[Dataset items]
▶
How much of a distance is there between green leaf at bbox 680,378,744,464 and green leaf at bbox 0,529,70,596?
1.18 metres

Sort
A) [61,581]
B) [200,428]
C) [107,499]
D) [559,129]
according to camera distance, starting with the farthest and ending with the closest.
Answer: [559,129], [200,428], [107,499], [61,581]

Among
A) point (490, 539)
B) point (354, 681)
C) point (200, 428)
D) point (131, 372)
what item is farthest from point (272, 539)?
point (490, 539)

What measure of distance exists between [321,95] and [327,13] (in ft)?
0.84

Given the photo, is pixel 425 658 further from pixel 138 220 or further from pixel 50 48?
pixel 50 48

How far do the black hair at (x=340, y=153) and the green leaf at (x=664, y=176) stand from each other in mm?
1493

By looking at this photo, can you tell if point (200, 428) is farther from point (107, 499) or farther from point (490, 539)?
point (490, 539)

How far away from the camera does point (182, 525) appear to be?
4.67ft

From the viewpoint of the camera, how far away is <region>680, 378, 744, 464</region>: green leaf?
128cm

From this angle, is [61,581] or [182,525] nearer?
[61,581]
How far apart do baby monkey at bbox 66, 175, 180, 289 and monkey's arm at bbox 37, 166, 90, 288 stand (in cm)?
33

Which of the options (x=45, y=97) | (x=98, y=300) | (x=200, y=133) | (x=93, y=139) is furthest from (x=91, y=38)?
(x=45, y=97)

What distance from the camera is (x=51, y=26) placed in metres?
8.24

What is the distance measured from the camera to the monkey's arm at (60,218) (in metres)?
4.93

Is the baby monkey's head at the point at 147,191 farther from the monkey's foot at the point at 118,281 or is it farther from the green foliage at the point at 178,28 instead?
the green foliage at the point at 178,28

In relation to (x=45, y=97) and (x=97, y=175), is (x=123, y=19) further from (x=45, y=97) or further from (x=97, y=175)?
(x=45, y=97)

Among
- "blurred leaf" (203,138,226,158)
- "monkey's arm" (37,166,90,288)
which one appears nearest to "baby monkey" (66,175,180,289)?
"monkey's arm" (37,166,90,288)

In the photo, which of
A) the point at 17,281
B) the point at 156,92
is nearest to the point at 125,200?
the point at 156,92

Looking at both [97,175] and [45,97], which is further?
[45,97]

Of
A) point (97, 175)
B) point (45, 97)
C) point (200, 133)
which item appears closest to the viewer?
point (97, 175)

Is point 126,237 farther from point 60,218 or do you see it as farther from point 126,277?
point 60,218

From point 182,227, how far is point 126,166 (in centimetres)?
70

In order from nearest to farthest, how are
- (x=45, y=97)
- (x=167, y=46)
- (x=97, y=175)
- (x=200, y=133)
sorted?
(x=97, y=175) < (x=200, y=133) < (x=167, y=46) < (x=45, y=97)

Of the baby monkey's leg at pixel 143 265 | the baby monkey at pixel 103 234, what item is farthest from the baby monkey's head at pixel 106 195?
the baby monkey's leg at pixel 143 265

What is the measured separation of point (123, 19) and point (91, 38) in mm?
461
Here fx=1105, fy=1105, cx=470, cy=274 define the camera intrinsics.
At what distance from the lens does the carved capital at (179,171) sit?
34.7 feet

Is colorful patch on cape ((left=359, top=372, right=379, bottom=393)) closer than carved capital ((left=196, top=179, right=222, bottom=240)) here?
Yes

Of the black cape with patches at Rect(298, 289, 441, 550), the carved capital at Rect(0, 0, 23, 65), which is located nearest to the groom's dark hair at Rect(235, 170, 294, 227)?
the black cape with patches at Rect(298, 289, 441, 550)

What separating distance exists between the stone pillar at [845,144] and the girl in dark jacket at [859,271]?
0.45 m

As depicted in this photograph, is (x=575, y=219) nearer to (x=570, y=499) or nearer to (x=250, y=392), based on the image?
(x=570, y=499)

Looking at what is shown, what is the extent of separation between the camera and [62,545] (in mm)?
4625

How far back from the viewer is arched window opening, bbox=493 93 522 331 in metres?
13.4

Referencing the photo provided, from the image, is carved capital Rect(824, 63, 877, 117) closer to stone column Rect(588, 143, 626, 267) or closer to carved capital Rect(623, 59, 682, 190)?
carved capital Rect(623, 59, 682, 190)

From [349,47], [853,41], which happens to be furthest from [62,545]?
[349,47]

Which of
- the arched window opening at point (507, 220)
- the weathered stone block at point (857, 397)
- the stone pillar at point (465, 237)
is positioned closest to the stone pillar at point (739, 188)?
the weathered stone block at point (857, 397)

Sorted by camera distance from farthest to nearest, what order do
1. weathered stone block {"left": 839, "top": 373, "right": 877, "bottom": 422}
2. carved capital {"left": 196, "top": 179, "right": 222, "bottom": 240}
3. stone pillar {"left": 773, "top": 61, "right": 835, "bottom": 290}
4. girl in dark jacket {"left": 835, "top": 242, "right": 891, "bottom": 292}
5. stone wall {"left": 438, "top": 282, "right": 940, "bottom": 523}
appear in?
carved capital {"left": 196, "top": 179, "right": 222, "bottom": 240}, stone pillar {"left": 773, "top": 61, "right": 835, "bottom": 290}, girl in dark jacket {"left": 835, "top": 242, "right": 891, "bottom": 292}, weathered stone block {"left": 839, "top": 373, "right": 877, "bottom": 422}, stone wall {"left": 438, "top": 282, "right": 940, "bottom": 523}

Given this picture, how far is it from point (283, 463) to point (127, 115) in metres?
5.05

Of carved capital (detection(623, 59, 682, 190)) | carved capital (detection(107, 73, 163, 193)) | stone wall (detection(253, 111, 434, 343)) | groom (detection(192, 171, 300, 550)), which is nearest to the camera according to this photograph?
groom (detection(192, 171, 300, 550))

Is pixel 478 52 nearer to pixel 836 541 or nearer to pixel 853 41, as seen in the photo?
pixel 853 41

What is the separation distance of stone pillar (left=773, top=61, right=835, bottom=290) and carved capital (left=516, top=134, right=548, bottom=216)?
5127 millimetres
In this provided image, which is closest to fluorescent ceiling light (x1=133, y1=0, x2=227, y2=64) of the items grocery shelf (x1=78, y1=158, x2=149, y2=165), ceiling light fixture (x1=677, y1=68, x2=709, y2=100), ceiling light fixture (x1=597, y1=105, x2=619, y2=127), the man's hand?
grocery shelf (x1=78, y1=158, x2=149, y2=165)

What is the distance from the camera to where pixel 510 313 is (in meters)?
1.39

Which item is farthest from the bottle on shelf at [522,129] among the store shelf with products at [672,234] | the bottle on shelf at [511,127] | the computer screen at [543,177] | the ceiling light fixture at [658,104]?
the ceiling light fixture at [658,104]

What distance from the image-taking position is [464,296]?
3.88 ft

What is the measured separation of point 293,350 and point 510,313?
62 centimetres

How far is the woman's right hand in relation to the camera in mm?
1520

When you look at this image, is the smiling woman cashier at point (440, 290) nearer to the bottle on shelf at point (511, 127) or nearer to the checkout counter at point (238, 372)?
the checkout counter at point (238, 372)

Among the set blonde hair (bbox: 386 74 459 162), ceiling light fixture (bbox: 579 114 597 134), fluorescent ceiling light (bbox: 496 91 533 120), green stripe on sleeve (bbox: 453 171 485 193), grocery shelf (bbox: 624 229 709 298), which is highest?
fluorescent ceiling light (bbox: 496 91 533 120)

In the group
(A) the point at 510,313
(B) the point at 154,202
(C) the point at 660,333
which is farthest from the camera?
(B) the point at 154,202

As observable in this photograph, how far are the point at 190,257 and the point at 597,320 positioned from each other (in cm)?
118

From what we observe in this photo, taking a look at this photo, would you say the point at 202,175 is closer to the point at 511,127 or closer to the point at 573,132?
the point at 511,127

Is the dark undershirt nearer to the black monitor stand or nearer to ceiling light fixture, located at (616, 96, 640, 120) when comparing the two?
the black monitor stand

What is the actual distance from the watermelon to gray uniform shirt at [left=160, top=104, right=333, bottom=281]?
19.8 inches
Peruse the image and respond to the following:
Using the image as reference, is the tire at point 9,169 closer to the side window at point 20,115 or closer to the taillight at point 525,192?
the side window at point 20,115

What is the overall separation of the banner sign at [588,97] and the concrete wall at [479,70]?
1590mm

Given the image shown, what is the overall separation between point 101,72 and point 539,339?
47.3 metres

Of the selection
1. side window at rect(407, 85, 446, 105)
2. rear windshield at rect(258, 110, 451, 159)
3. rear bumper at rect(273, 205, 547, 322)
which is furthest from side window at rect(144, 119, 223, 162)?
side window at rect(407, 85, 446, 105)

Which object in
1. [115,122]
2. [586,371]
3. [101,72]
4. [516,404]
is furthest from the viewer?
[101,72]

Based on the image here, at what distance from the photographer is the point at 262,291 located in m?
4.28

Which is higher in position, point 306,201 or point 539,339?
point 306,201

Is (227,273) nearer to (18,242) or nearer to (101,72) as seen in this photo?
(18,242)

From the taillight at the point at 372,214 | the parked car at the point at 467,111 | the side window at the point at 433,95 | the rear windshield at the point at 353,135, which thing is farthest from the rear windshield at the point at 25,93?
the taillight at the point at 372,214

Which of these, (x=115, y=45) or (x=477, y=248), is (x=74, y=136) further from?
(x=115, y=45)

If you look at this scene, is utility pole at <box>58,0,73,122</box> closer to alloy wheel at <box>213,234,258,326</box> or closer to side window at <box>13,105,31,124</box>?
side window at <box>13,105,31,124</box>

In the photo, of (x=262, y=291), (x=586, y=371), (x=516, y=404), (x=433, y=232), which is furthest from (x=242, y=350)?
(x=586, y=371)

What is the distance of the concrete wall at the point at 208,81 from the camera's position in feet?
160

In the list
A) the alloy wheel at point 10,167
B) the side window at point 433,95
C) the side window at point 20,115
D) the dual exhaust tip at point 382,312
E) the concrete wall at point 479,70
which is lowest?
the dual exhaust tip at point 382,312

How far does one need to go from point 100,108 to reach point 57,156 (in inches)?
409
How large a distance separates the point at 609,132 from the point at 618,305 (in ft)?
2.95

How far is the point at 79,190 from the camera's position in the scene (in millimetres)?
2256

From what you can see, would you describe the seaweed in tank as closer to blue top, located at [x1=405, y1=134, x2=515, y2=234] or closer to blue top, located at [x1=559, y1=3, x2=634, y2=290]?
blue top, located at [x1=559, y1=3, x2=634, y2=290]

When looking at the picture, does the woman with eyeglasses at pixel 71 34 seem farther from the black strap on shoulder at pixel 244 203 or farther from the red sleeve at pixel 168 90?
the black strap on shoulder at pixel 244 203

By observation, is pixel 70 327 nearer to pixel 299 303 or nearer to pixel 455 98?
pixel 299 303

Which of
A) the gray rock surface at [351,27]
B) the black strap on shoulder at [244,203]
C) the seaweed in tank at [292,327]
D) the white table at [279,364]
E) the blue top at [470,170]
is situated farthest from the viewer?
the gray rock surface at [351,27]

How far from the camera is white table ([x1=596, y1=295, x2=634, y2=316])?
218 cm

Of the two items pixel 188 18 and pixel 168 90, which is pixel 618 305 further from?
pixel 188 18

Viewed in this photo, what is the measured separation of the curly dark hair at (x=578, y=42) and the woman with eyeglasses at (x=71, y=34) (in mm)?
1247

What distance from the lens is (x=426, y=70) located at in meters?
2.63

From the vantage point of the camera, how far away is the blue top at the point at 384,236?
◀
» **Task details**
Find "In the photo, of" in the data above, then repeat that line and all lines after it exactly, ending with the final line.

» **Full output**
In the photo, of (x=262, y=291), (x=586, y=371), (x=516, y=404), (x=433, y=232), which is furthest from (x=242, y=350)?
(x=586, y=371)

What is the distance of the concrete wall at the point at 208,81 from the camera's position in feet?
160

In the list
A) the alloy wheel at point 10,167
B) the side window at point 433,95
C) the side window at point 20,115
D) the dual exhaust tip at point 382,312
E) the concrete wall at point 479,70
which is lowest?
the dual exhaust tip at point 382,312

How far does one need to go from point 100,108 to reach point 57,156 (in inches)?
409
How large a distance separates the point at 609,132 from the point at 618,305 (in ft)?
2.95

How far is the point at 79,190 from the camera's position in the scene (in millimetres)?
2256

From what you can see, would you describe the seaweed in tank as closer to blue top, located at [x1=405, y1=134, x2=515, y2=234] or closer to blue top, located at [x1=559, y1=3, x2=634, y2=290]?
blue top, located at [x1=559, y1=3, x2=634, y2=290]

When looking at the picture, does the woman with eyeglasses at pixel 71 34 seem farther from the black strap on shoulder at pixel 244 203 or farther from the red sleeve at pixel 168 90?
the black strap on shoulder at pixel 244 203

By observation, is pixel 70 327 nearer to pixel 299 303 or nearer to pixel 455 98?
pixel 299 303

Which of
A) the gray rock surface at [351,27]
B) the black strap on shoulder at [244,203]
C) the seaweed in tank at [292,327]
D) the white table at [279,364]
E) the blue top at [470,170]
is situated farthest from the viewer?
the gray rock surface at [351,27]

How far from the camera is white table ([x1=596, y1=295, x2=634, y2=316])?
218 cm

Of the two items pixel 188 18 and pixel 168 90, which is pixel 618 305 further from?
pixel 188 18

Viewed in this photo, what is the measured separation of the curly dark hair at (x=578, y=42) and the woman with eyeglasses at (x=71, y=34) (in mm)?
1247

What distance from the lens is (x=426, y=70) located at in meters?
2.63

From the vantage point of the camera, how far away is the blue top at the point at 384,236?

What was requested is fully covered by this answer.